In summary, the given procedure generates a random variable X with equal probabilities for both outcomes (0 and 1), as shown by P(X=0) = P(X=1) = p*(1-p). The proposed simpler procedure, which continues flipping the coin until the last two flips are different and sets X=0 if the final flip is a head or X=1 if it is a tail, also provides equal probabilities for X=0 and X=1 and can be used as an alternative.

Step-by-step solution

Understanding the given procedure

The given procedure consists of the following steps: 1. Flip the coin and record the result (0₁). 2. Flip the coin again and record the result (0₂). 3. If both results are the same, repeat steps 1-2. 4. If 0₂ is heads, set X=0. If 0₂ is tails, set X=1. Now, let's analyze this procedure.

Finding probabilities

We have two outcomes for each flip, heads (H) and tails (T): - First flip: \(0_{1}\) = H with probability p; \(0_{1}\) = T with probability (1-p). - Second flip: \(0_{2}\) = H with probability p; \(0_{2}\) = T with probability (1-p). The pairs of outcomes for both flips are: (HH), (HT), (TH), (TT). Their probabilities are: - P(HH) = p*p = \(p^2\) - P(HT) = p*(1-p) - P(TH) = (1-p)*p = p(1-p) - P(TT) = (1-p)*(1-p) = \((1-p)^2\) According to the given procedure, we only consider the cases where the outcome of two flips are different (HT or TH). So, let's calculate P(X=0) and P(X=1) using the probabilities of these cases.

Probabilities of X

Based on the procedure: - X = 0 when \(0_{2}\) is heads, i.e., the pair is (HT). - X = 1 when \(0_{2}\) is tails, i.e., the pair is (TH). So, - P(X=0) = P(HT) = p*(1-p) - P(X=1) = P(TH) = p*(1-p) As we can see, the probabilities of X = 0 and X = 1 are equal.

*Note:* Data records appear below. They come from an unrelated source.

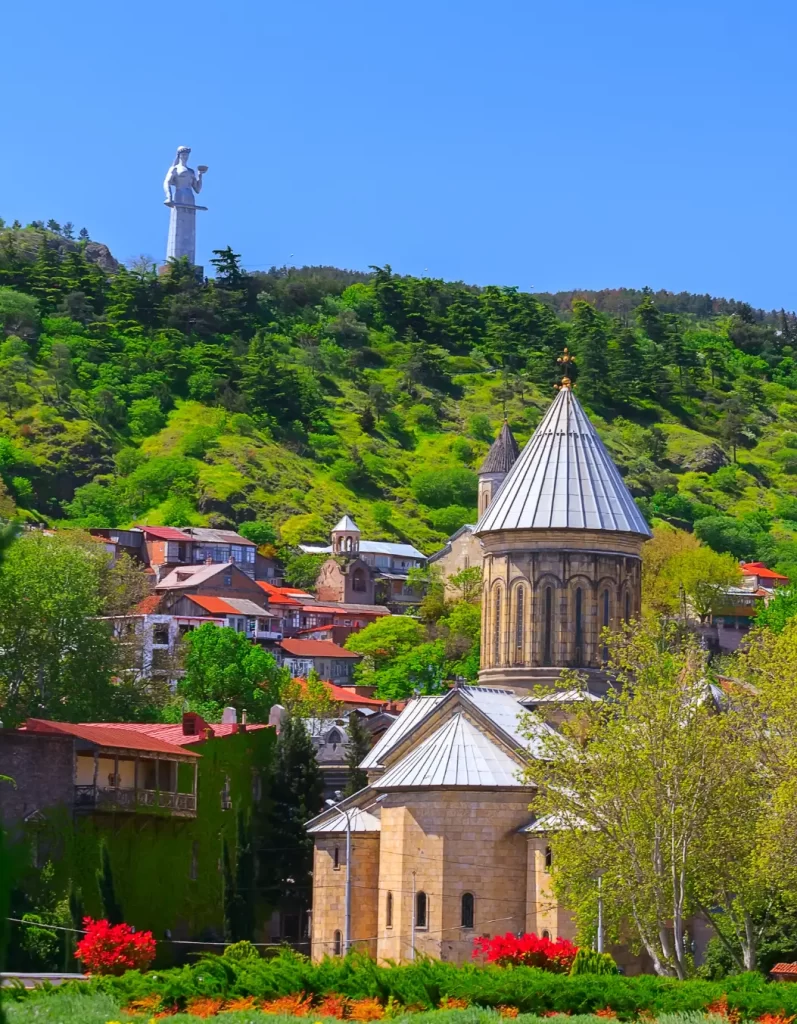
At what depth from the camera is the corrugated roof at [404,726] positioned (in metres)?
41.2

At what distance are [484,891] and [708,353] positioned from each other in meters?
118

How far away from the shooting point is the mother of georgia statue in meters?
160

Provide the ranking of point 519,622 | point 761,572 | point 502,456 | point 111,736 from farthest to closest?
point 761,572, point 502,456, point 111,736, point 519,622

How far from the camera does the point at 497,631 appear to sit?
42.6 meters

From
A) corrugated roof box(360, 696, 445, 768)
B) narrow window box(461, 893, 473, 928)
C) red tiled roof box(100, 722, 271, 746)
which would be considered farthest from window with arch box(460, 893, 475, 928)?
red tiled roof box(100, 722, 271, 746)

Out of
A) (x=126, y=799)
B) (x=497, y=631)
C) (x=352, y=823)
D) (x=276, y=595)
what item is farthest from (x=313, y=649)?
(x=352, y=823)

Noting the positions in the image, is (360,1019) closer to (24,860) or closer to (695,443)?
(24,860)

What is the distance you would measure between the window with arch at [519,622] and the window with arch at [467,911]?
6.57 meters

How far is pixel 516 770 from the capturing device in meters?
36.9

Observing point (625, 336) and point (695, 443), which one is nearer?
point (695, 443)

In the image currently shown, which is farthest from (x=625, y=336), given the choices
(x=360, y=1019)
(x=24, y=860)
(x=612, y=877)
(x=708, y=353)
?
(x=24, y=860)

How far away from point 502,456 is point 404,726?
57231 mm

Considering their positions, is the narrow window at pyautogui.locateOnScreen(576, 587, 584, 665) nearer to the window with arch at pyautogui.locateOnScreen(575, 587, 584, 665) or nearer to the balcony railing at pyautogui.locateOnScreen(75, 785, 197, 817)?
the window with arch at pyautogui.locateOnScreen(575, 587, 584, 665)

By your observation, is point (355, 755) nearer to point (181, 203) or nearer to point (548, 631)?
point (548, 631)
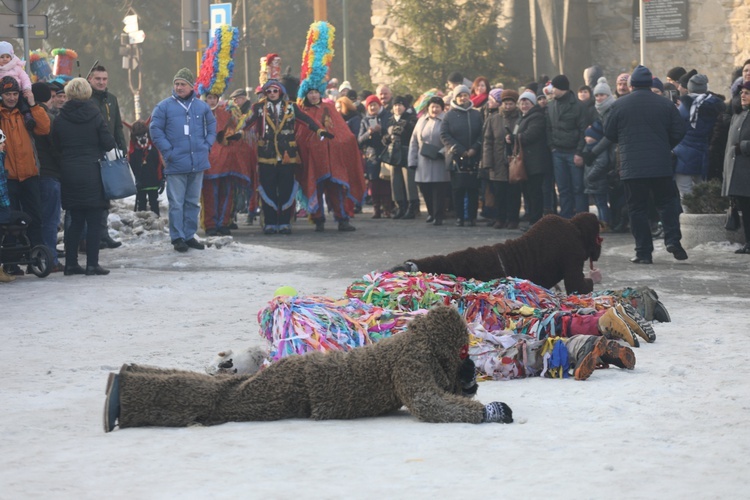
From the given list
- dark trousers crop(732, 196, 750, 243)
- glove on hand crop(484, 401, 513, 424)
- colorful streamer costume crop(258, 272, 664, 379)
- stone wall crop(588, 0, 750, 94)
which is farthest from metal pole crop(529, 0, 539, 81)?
glove on hand crop(484, 401, 513, 424)

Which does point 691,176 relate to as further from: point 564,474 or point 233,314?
point 564,474

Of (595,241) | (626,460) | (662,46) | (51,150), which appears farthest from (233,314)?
(662,46)

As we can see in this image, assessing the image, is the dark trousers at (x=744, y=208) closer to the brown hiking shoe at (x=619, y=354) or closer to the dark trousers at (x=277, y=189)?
the brown hiking shoe at (x=619, y=354)

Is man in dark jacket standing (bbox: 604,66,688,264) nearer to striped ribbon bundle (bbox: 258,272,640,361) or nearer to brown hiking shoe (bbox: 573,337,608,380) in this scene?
striped ribbon bundle (bbox: 258,272,640,361)

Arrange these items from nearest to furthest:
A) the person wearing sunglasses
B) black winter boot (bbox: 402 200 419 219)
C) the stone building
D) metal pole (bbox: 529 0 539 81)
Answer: the person wearing sunglasses
black winter boot (bbox: 402 200 419 219)
the stone building
metal pole (bbox: 529 0 539 81)

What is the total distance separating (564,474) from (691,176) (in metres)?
11.1

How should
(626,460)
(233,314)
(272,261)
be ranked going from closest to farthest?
1. (626,460)
2. (233,314)
3. (272,261)

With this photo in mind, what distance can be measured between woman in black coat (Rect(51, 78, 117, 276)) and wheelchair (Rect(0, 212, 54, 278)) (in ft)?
0.89

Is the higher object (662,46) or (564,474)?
(662,46)

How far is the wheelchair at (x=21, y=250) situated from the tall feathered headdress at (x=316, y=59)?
6.28m

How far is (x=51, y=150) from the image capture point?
1271 cm

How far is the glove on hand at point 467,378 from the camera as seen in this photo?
6070mm

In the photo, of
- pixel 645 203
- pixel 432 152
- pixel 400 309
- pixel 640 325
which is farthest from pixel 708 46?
pixel 400 309

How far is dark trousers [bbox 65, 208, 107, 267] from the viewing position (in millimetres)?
12422
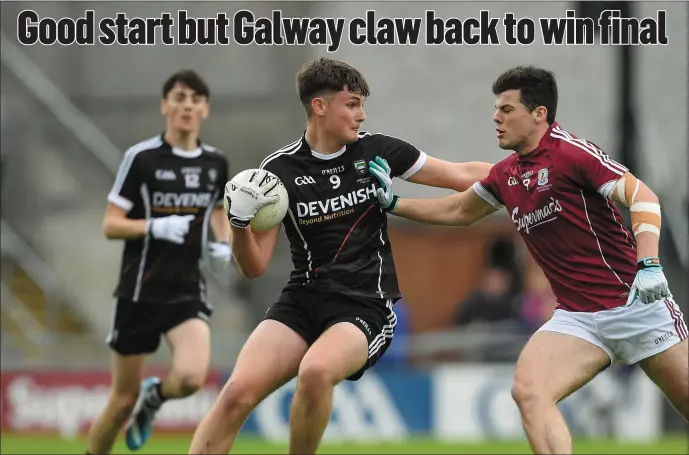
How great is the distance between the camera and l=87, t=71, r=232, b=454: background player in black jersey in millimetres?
9297

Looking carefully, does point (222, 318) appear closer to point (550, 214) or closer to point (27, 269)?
point (27, 269)

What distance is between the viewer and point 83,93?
18.3m

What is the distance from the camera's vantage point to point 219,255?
9289 millimetres

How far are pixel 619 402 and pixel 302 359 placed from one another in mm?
8364

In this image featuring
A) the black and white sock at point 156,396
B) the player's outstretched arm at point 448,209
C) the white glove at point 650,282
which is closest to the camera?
the white glove at point 650,282

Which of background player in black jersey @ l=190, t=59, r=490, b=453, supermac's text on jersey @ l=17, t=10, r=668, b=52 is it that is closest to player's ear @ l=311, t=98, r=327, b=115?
background player in black jersey @ l=190, t=59, r=490, b=453

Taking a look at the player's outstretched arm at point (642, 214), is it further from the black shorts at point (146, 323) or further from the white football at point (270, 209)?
the black shorts at point (146, 323)

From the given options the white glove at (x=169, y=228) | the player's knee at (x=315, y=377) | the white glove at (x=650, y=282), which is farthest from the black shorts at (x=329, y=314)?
the white glove at (x=169, y=228)

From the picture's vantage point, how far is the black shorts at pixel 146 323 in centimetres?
937

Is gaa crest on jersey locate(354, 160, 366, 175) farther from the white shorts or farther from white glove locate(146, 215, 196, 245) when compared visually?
white glove locate(146, 215, 196, 245)

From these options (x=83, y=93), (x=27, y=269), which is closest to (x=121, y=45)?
(x=83, y=93)

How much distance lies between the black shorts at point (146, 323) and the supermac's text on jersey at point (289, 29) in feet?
22.4

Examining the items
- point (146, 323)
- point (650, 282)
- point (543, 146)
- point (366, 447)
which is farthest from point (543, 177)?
point (366, 447)

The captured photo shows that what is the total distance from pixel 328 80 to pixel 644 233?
6.55 ft
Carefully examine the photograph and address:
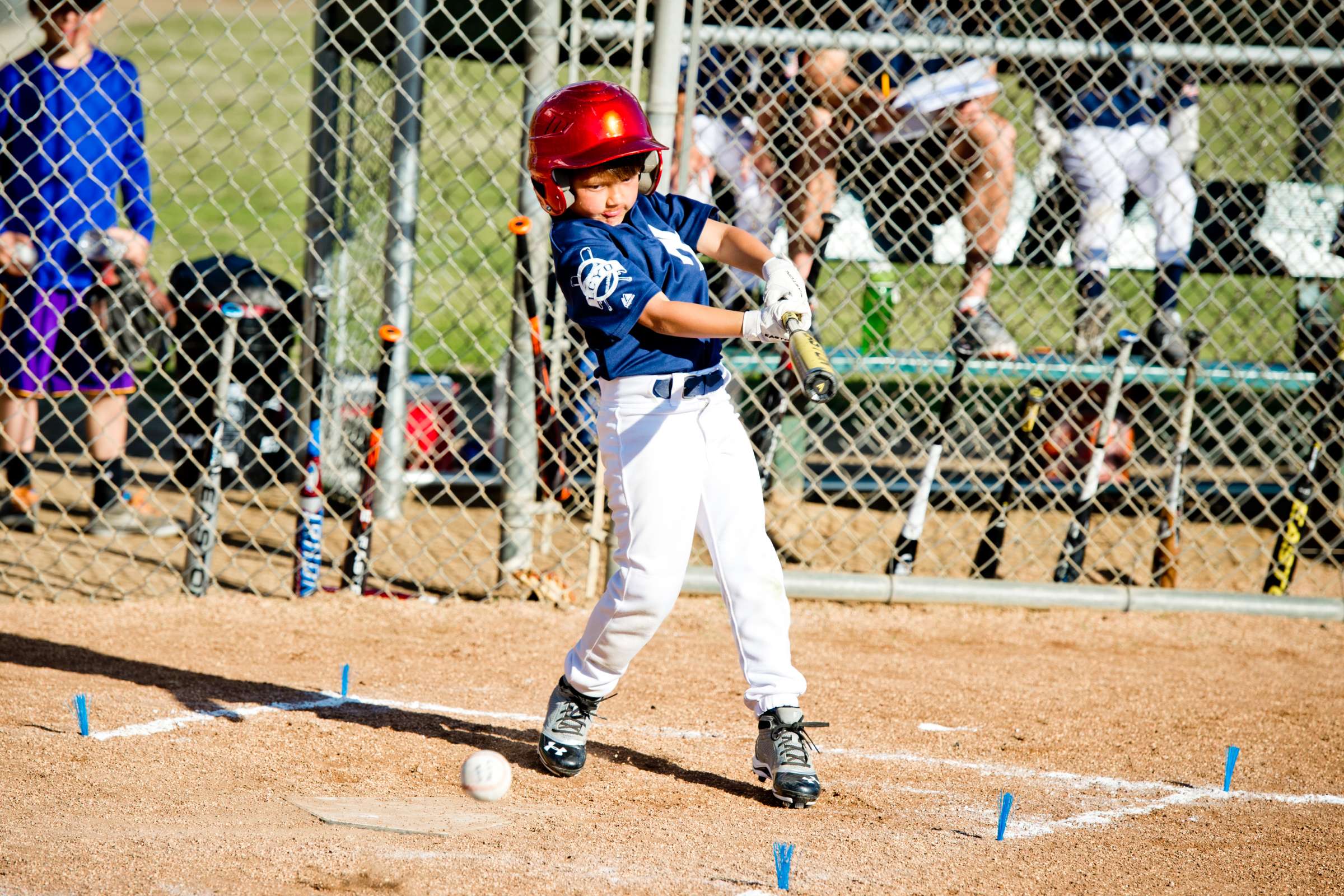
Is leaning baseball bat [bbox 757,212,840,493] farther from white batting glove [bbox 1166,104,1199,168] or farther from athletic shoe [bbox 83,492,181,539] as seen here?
athletic shoe [bbox 83,492,181,539]

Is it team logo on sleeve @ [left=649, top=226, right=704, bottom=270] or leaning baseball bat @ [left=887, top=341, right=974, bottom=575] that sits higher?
team logo on sleeve @ [left=649, top=226, right=704, bottom=270]

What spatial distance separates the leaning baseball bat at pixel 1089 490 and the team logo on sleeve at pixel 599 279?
2814 mm

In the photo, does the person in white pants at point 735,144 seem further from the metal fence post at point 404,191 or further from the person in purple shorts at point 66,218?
the person in purple shorts at point 66,218

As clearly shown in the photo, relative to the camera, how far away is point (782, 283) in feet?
8.60

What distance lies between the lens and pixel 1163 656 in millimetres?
4301

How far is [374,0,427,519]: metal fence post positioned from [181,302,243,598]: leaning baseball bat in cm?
64

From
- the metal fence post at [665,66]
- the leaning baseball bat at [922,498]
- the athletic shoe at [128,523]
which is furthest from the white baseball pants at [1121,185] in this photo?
the athletic shoe at [128,523]

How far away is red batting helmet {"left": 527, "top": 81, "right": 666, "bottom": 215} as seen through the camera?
108 inches

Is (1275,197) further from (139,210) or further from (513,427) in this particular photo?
(139,210)

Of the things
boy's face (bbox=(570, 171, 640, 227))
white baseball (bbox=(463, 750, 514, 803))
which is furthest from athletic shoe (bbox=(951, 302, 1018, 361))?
white baseball (bbox=(463, 750, 514, 803))

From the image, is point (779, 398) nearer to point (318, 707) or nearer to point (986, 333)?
point (986, 333)

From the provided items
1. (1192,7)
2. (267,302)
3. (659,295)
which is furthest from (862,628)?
(1192,7)

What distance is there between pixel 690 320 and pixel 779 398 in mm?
2527

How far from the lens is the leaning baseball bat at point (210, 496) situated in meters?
4.31
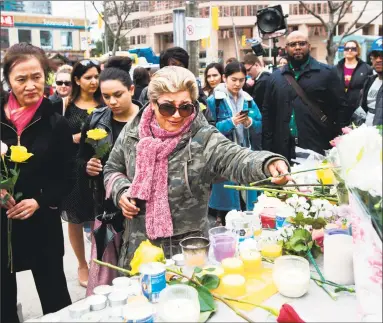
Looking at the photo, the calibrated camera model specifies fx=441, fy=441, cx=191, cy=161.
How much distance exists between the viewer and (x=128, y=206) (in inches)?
77.2

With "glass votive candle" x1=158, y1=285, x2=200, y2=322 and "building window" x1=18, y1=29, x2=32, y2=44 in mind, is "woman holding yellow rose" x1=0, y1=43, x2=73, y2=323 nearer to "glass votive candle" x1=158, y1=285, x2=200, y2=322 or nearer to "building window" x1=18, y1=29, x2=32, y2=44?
"glass votive candle" x1=158, y1=285, x2=200, y2=322

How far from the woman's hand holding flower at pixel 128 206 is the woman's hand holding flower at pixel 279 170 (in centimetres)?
65

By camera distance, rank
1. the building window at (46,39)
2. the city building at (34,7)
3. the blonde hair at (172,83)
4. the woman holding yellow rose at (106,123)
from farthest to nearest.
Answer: the city building at (34,7) → the building window at (46,39) → the woman holding yellow rose at (106,123) → the blonde hair at (172,83)

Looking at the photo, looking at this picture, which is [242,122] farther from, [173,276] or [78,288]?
[173,276]

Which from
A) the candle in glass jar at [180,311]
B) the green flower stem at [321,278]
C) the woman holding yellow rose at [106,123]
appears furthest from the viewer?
the woman holding yellow rose at [106,123]

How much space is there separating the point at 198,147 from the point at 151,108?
31cm

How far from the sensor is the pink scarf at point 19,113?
2227 millimetres

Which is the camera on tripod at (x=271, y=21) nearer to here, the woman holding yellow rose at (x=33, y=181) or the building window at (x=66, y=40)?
the woman holding yellow rose at (x=33, y=181)

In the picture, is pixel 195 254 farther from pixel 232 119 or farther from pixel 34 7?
pixel 34 7

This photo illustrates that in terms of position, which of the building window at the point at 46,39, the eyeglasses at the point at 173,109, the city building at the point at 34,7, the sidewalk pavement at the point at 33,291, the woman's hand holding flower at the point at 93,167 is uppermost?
the city building at the point at 34,7

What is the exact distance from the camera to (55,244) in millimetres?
2389

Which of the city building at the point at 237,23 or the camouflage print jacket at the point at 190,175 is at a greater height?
the city building at the point at 237,23

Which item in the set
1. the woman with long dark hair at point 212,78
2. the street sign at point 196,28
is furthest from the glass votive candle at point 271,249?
the street sign at point 196,28

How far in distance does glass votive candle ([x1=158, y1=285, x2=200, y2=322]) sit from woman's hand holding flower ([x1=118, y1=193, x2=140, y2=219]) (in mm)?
685
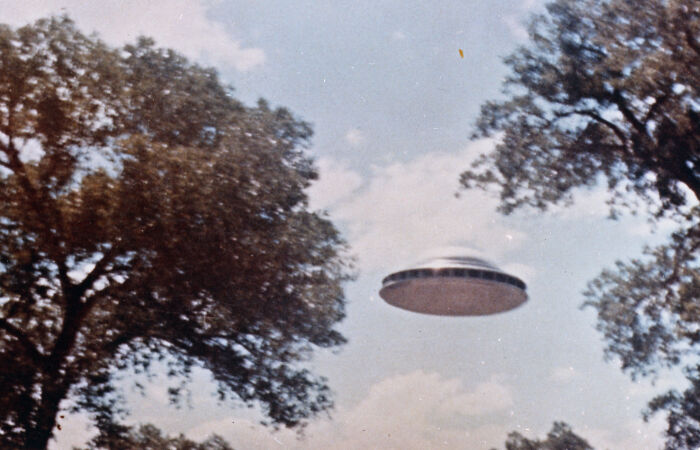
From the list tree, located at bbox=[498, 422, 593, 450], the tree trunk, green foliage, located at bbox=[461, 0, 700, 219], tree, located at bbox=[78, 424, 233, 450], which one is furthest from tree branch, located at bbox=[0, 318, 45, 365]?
tree, located at bbox=[498, 422, 593, 450]

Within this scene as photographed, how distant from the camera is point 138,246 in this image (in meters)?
10.4

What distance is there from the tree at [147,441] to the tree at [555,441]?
860cm

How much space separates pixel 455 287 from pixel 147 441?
518 centimetres

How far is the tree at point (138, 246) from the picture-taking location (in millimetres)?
10180

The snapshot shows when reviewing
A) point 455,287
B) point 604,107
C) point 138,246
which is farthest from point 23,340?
point 604,107

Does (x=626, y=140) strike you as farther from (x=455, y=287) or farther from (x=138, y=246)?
(x=138, y=246)

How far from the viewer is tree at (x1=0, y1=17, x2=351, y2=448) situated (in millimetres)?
10180

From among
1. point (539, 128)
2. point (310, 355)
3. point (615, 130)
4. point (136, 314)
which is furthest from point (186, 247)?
point (615, 130)

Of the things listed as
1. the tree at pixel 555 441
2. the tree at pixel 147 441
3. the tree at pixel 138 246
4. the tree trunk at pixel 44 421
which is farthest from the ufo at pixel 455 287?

Now let's analyze the simpler procedure proposed in (b).

Simpler procedure

The simpler procedure suggests to continue flipping the coin until the last two flips are different, and then set X=0 if the final flip is a head, and set X=1 if it is a tail. We must show that this procedure also returns equal probabilities for X = 0 and X =1. Let's consider the sequence of flips: - If the first two flips are already different (HT or TH), we immediately have equal chances for X, as shown above. - If the first two flips are the same (HH or TT), we continue flipping: - If the first two flips were HH, then P(HT)=p*(1-p). As before, HT defines X=0, and we do not proceed further with TH because the first two flips were not different. - If the first two flips were TT, then P(TH)=p*(1-p). As before, TH defines X=1, and we do not proceed further with HT because the first two flips were not different. The proposed simpler procedure also satisfies the condition of equal probabilities for X=0 and X=1, so it can be used as an alternative.